Global Warming

Wednesday, September 06, 2006

We have now reached the point where global warming skepticism is as absurd and dangerous a philosophy as Holocaust denial. The problem is manifest, and most people who are paying attention have recognized that the earth's climate is radically changing. Even the Bush administration has accepted this as an indisputable truth. Unfortunately, far fewer people have come to the realization that it will affect humanity.

This is partly the fault of environmentalists. To a Sierra Club member, a statement that the ecosystem is being destroyed has harrowing connotations. But, to many people, it simply means that a few species of animals they don't eat anyways are going to die off. We humans, they might say, have developed civilization and transcended the ecosystems we evolved into. We have cities, supermarkets, and cars. How can a few degrees of global temperature change affect us? A few feet rise in sea level? A handful of bigger storms?

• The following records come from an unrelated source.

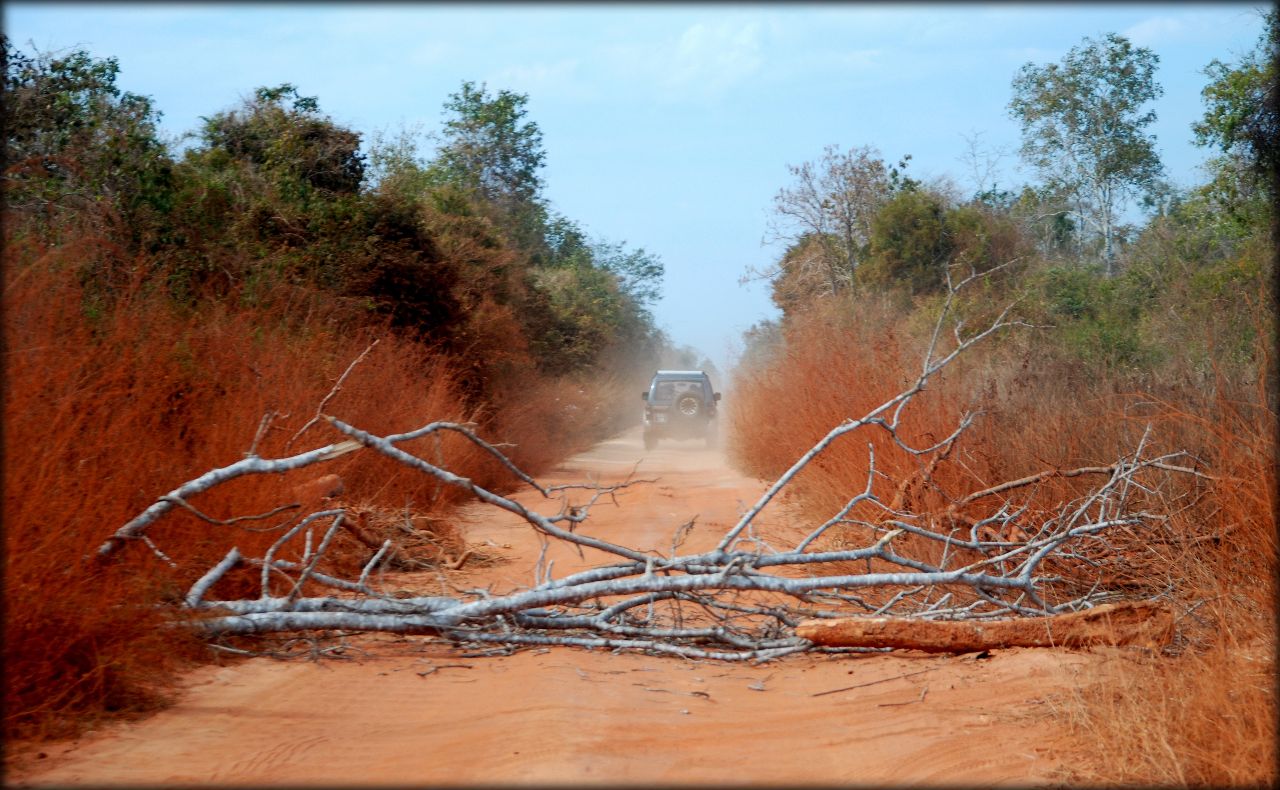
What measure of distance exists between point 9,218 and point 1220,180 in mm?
14722

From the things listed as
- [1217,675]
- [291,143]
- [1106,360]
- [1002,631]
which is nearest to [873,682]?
[1002,631]

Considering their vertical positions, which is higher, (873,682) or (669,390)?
(669,390)

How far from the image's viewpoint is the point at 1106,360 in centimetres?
1395

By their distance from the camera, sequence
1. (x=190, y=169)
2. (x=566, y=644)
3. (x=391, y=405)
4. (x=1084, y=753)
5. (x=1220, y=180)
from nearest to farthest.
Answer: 1. (x=1084, y=753)
2. (x=566, y=644)
3. (x=391, y=405)
4. (x=190, y=169)
5. (x=1220, y=180)

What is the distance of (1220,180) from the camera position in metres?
15.2

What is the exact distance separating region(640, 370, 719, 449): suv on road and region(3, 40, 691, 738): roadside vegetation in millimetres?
1967

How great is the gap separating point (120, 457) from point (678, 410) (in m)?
20.3

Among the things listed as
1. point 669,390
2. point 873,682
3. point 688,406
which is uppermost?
point 669,390

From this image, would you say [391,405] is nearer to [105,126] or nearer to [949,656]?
[105,126]

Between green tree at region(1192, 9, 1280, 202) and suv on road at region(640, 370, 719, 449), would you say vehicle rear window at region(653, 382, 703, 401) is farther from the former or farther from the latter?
green tree at region(1192, 9, 1280, 202)

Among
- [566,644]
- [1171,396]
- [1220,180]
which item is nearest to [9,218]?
[566,644]

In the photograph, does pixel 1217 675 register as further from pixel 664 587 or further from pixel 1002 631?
pixel 664 587

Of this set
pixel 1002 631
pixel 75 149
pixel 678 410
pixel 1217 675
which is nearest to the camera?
pixel 1217 675

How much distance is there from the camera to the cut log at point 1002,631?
5793mm
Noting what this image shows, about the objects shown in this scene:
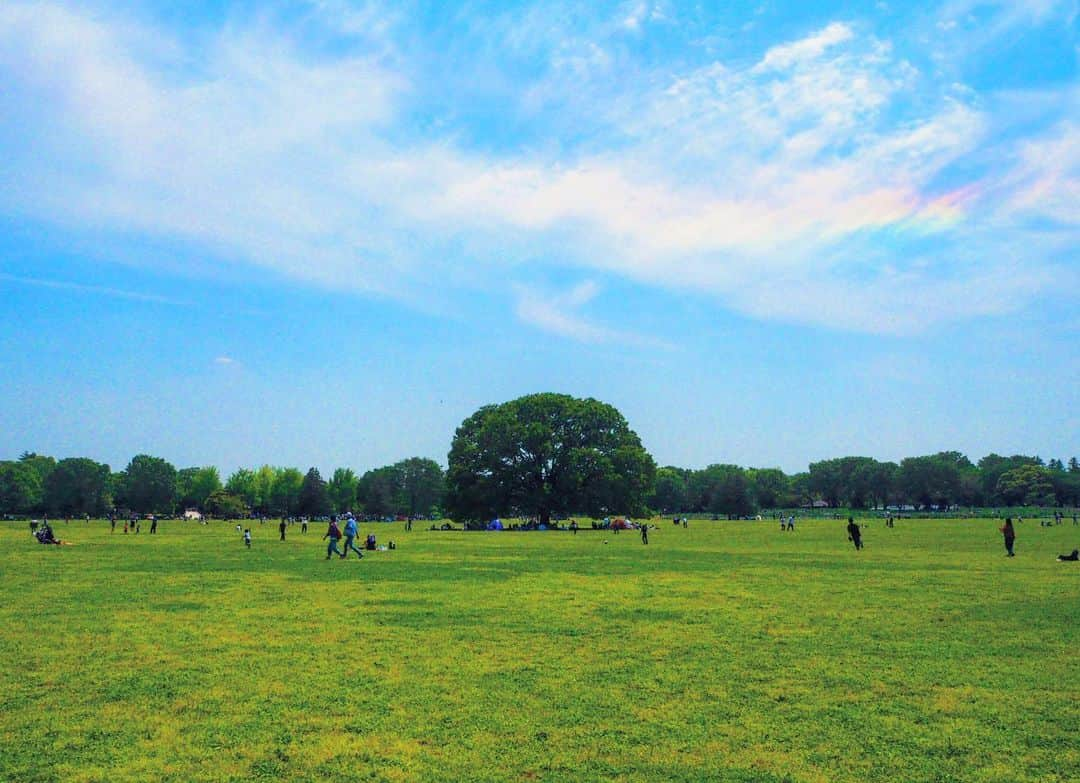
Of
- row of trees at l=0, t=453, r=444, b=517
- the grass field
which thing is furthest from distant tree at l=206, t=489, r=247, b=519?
the grass field

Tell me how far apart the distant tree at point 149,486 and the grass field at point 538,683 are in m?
154

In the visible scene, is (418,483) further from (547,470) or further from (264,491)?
(547,470)

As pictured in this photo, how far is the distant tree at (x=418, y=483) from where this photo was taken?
178 metres

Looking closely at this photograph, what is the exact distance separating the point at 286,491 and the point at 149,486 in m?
29.7

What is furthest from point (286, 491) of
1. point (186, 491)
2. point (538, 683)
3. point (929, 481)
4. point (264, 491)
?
point (538, 683)

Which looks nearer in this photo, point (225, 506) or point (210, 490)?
point (225, 506)

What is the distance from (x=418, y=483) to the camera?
178000mm

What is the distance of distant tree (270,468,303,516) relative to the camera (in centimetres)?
17675

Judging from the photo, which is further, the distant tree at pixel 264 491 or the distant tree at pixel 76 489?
the distant tree at pixel 264 491

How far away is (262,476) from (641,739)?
192 meters

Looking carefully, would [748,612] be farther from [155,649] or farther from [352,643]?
[155,649]

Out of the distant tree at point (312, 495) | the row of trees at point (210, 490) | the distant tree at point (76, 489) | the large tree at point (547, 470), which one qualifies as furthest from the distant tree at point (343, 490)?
the large tree at point (547, 470)

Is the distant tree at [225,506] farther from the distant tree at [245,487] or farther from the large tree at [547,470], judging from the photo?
the large tree at [547,470]

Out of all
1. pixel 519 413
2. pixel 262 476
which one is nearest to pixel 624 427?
pixel 519 413
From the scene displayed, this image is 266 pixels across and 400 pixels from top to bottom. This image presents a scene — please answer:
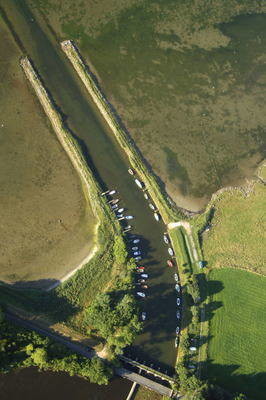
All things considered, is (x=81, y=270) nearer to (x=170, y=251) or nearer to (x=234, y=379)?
(x=170, y=251)

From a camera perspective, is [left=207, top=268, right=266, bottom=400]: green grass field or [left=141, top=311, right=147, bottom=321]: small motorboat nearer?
[left=141, top=311, right=147, bottom=321]: small motorboat

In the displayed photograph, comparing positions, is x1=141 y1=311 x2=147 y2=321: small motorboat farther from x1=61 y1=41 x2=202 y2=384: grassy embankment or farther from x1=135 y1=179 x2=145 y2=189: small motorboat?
x1=135 y1=179 x2=145 y2=189: small motorboat

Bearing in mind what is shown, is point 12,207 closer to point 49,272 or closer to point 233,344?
point 49,272

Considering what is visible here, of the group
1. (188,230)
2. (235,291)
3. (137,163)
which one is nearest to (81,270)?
(188,230)

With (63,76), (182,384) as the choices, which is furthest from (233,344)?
(63,76)

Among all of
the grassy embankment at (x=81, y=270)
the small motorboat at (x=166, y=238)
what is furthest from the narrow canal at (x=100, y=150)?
the grassy embankment at (x=81, y=270)

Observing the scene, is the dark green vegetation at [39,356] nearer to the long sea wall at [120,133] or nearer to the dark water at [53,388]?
the dark water at [53,388]

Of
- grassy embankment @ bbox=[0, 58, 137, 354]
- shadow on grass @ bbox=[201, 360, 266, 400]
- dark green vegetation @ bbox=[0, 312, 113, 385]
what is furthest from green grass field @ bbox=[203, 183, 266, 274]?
dark green vegetation @ bbox=[0, 312, 113, 385]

Certainly on of the most obvious dangers is the rising water level. It is important to understand that many of the world's biggest and most populous cities are built on coasts and rivers. A global water level rise of twenty feet would sink all of Alameda, for example, and a good portion of Manhattan. In Asia, it would mean the displacement of millions of people. Remember the scene from "Gandhi" on the India-Pakistan border in 1947. It wouldn't be that bad. It would be worse. People would lose everything they owned.

It's not—quite—all bad, though. Global warming could open up a sea route that's been unusable for almost a millennium: the Northwest Passage through the (formerly) permanent Arctic ice shelf. This would make it far easier for supertankers, too big for the Panama Canal, to reach the west coast. That's right; supertankers carrying the crude oil that causes global warming have the most to gain from allowing it to continue.

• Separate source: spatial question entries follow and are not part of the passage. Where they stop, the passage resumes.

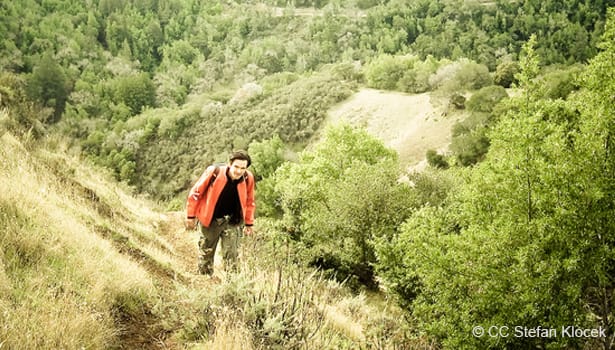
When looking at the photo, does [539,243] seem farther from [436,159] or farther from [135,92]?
[135,92]

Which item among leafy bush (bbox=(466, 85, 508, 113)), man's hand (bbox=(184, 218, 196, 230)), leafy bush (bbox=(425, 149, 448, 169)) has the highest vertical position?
man's hand (bbox=(184, 218, 196, 230))

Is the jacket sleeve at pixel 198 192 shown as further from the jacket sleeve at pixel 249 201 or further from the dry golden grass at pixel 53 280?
the dry golden grass at pixel 53 280

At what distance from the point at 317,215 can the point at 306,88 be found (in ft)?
186

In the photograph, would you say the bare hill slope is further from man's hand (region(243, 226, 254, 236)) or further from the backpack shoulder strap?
the backpack shoulder strap

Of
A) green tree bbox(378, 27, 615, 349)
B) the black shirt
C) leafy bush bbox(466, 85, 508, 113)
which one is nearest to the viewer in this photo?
the black shirt

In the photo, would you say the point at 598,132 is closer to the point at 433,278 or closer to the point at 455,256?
the point at 455,256

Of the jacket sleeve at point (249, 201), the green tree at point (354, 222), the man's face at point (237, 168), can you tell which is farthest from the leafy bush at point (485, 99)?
the man's face at point (237, 168)

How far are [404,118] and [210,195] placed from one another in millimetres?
50414

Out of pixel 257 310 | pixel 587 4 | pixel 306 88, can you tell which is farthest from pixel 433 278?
pixel 587 4

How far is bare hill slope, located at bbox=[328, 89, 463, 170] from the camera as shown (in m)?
43.6

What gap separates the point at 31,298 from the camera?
290cm

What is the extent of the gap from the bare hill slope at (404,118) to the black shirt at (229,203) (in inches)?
1394

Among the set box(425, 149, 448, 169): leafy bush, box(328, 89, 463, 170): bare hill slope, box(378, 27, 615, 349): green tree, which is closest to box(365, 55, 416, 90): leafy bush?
box(328, 89, 463, 170): bare hill slope

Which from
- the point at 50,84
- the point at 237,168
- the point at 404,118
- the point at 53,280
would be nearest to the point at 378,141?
the point at 237,168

Besides the world's most severe refugee problem, though, there are several more socioeconomic dangers. The spread of disease, for instance, could wreak havoc in countries where the populations have developed no immunity to illnesses that had not existed in the region before. Think of the smallpox plague that decimated Native American populations in the seventeenth century. Not good.

Of course, worsening storms will cause billions of dollars of damage, in addition to contributing to the refugee problem and killing countless people. In fact, the Association of British Insurers has estimated that by the 2080s, reducing carbon emissions could save 80% of the damage done by hurricanes and tropical storms. This is a very reliable source; they have a corporate interest in understanding disaster.

So, as I've heard several people eloquently put it, "global warming is bad." Need I say more?